A 10-second version of "Au Clair De La Lune," now archived online, is said to predate Thomas Edison's Manhattan railroad sounds.
A group of researchers has played what is thought to be the oldest recording of a human voice.
The recording played Thursday predates Thomas Edison's invention of the phonograph (previously thought to have recorded the first sound) by 17 years. It captured about 10 seconds of the French folksong "Au Clair De La Lune" on April 9, 1860.
Édouard-Léon Scott de Martinville recorded the voice by using a "phonautograph" to scratch sound waves onto a sheet of paper covered in black smoke from an oil lamp. He never intended to play the sounds. Instead, he archived the recording and patented a method for understanding sound. Researchers recently unearthed the recording at the Academy of Sciences (French) in Paris.
Audio historians, recording engineers, and scientists working in conjunction with the informal collaborative group First Sounds created high-resolution, high-grade scans of Scott's phonautogram, converted the images into digital form, and played the sounds on a computer with a virtual stylus. Then they evened out speed fluctuations and tweaked the tracks to pull the voice forward.

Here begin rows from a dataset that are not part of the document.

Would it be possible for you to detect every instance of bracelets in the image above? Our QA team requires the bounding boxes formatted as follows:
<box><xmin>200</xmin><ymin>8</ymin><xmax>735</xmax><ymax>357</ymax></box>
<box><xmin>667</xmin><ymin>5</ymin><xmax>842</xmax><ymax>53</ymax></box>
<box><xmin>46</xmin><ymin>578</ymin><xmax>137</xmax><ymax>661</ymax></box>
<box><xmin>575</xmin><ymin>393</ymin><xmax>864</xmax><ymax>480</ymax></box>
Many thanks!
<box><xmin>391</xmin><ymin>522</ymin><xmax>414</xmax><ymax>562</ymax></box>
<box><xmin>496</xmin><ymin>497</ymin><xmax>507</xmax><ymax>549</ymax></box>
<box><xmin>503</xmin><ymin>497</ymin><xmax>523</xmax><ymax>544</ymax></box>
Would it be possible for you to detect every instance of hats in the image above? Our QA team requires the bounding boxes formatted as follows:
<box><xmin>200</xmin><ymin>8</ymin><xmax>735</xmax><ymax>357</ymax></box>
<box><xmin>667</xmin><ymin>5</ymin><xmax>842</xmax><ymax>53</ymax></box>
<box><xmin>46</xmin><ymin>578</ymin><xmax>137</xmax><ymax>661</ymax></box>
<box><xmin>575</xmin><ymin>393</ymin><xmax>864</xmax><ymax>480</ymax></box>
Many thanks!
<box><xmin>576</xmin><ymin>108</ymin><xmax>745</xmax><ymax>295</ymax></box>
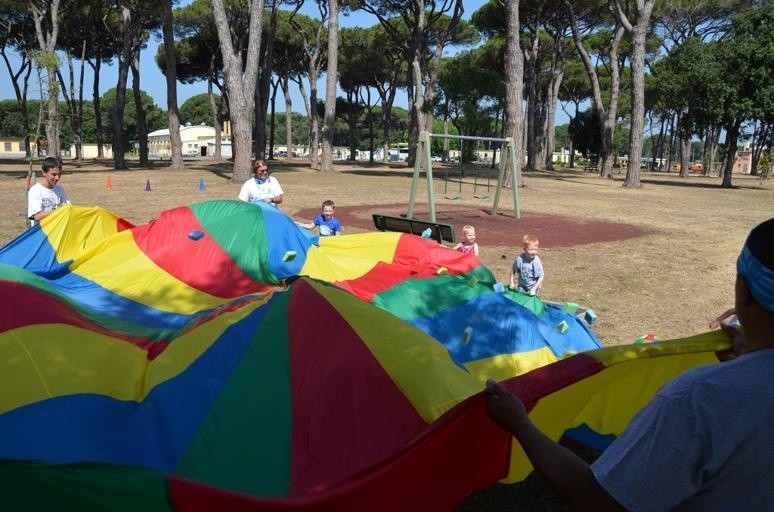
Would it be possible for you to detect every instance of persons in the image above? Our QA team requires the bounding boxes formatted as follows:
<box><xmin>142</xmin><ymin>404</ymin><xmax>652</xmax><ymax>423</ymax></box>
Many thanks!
<box><xmin>507</xmin><ymin>234</ymin><xmax>544</xmax><ymax>299</ymax></box>
<box><xmin>236</xmin><ymin>159</ymin><xmax>282</xmax><ymax>210</ymax></box>
<box><xmin>477</xmin><ymin>216</ymin><xmax>774</xmax><ymax>510</ymax></box>
<box><xmin>293</xmin><ymin>199</ymin><xmax>341</xmax><ymax>236</ymax></box>
<box><xmin>439</xmin><ymin>224</ymin><xmax>479</xmax><ymax>255</ymax></box>
<box><xmin>25</xmin><ymin>157</ymin><xmax>71</xmax><ymax>229</ymax></box>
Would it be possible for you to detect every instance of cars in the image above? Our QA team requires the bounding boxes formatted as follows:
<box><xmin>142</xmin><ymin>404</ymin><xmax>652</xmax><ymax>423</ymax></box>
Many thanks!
<box><xmin>181</xmin><ymin>150</ymin><xmax>198</xmax><ymax>157</ymax></box>
<box><xmin>263</xmin><ymin>149</ymin><xmax>304</xmax><ymax>159</ymax></box>
<box><xmin>430</xmin><ymin>156</ymin><xmax>459</xmax><ymax>163</ymax></box>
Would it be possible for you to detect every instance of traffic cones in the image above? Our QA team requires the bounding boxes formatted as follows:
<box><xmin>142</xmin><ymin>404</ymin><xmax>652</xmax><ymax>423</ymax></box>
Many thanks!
<box><xmin>144</xmin><ymin>179</ymin><xmax>152</xmax><ymax>193</ymax></box>
<box><xmin>104</xmin><ymin>175</ymin><xmax>114</xmax><ymax>192</ymax></box>
<box><xmin>198</xmin><ymin>177</ymin><xmax>206</xmax><ymax>193</ymax></box>
<box><xmin>22</xmin><ymin>175</ymin><xmax>32</xmax><ymax>189</ymax></box>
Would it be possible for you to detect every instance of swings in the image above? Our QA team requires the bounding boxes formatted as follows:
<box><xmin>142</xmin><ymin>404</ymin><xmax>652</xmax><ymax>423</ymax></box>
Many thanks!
<box><xmin>472</xmin><ymin>140</ymin><xmax>491</xmax><ymax>199</ymax></box>
<box><xmin>443</xmin><ymin>138</ymin><xmax>464</xmax><ymax>201</ymax></box>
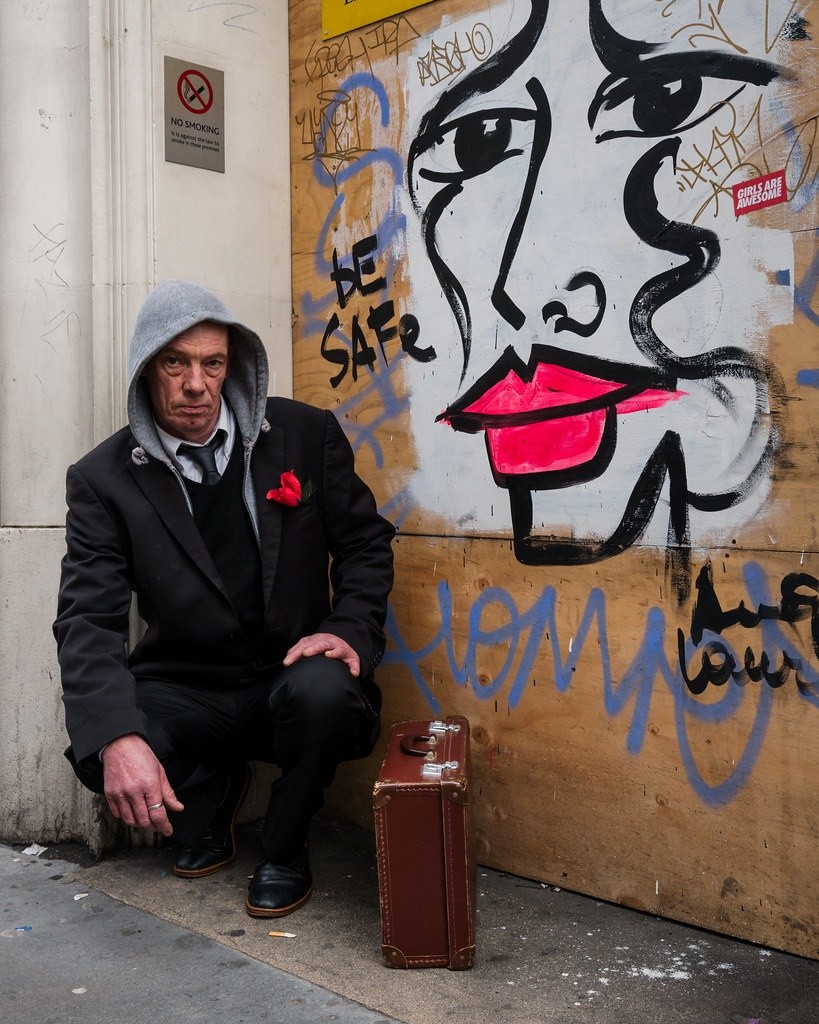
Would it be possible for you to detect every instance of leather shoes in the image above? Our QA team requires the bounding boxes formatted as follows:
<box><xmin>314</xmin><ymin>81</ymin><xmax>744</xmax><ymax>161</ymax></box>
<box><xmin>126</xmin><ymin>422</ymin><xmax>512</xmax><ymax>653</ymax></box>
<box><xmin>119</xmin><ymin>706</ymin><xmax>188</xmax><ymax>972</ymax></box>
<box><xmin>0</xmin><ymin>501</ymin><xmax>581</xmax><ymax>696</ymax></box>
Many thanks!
<box><xmin>246</xmin><ymin>831</ymin><xmax>314</xmax><ymax>917</ymax></box>
<box><xmin>173</xmin><ymin>761</ymin><xmax>252</xmax><ymax>877</ymax></box>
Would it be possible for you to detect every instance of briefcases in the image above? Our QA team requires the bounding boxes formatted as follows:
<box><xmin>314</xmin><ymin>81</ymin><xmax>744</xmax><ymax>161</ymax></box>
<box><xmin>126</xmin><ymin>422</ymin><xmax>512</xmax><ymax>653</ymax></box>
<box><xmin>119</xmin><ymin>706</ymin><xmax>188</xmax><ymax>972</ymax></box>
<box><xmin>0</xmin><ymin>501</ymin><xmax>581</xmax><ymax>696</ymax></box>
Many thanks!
<box><xmin>372</xmin><ymin>714</ymin><xmax>477</xmax><ymax>974</ymax></box>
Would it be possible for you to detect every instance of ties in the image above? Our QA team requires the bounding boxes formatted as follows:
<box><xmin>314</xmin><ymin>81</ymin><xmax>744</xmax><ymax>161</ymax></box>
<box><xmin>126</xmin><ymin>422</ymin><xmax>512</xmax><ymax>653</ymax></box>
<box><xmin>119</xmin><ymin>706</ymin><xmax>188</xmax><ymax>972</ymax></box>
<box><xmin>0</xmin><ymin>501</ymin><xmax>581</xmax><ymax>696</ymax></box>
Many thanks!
<box><xmin>176</xmin><ymin>429</ymin><xmax>229</xmax><ymax>487</ymax></box>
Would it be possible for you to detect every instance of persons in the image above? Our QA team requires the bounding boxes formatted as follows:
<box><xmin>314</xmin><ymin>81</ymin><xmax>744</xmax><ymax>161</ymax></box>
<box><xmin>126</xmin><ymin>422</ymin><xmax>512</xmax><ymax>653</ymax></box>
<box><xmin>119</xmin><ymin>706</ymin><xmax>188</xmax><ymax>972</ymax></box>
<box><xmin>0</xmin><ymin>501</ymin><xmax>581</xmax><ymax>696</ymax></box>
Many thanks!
<box><xmin>50</xmin><ymin>280</ymin><xmax>394</xmax><ymax>918</ymax></box>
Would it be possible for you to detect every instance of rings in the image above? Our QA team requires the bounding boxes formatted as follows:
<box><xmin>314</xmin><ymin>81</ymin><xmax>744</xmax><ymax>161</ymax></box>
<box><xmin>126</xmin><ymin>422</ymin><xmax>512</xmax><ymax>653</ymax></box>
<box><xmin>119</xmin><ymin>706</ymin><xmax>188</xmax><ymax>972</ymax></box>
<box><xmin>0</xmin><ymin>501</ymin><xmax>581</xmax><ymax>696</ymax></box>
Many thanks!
<box><xmin>148</xmin><ymin>802</ymin><xmax>163</xmax><ymax>811</ymax></box>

First Sounds historians Patrick Feaster and David Giovannoni began looking for surviving phonautograph recordings, or phonautograms, just a few months ago. In October, they studied 19 recordings that Edison made in 1878. Edison and his associates created the recordings to study the noise of the Metropolitan Elevated Railroad in Manhattan, and the Edison National Historic Site in New Jersey stored them.
In December, the researchers went to French patent offices and identified two phonautograms that Léon Scott submitted with patent applications from 1857 and 1859. In February, they confirmed that nearly a dozen of Scott's phonautograms survived at the Academy of Sciences. They included Scott's earliest experiments from 1853 or 1854, as well as more advanced recordings from 1860.
Earl Cornell and Carl Haber, scientists at Lawrence Berkeley National Laboratory, converted the scanned etchings into digital sound, using technology that preserves a wide variety of early recordings on grooved mechanical carriers, such as phonograph discs and cylinders. Studio engineer Richard Martin adjusted the speed of the song and teased out the voice from scratchy background noise.
The researchers premiered the recording at the annual conference of the Association for Recorded Sound Collections at Stanford University on Thursday.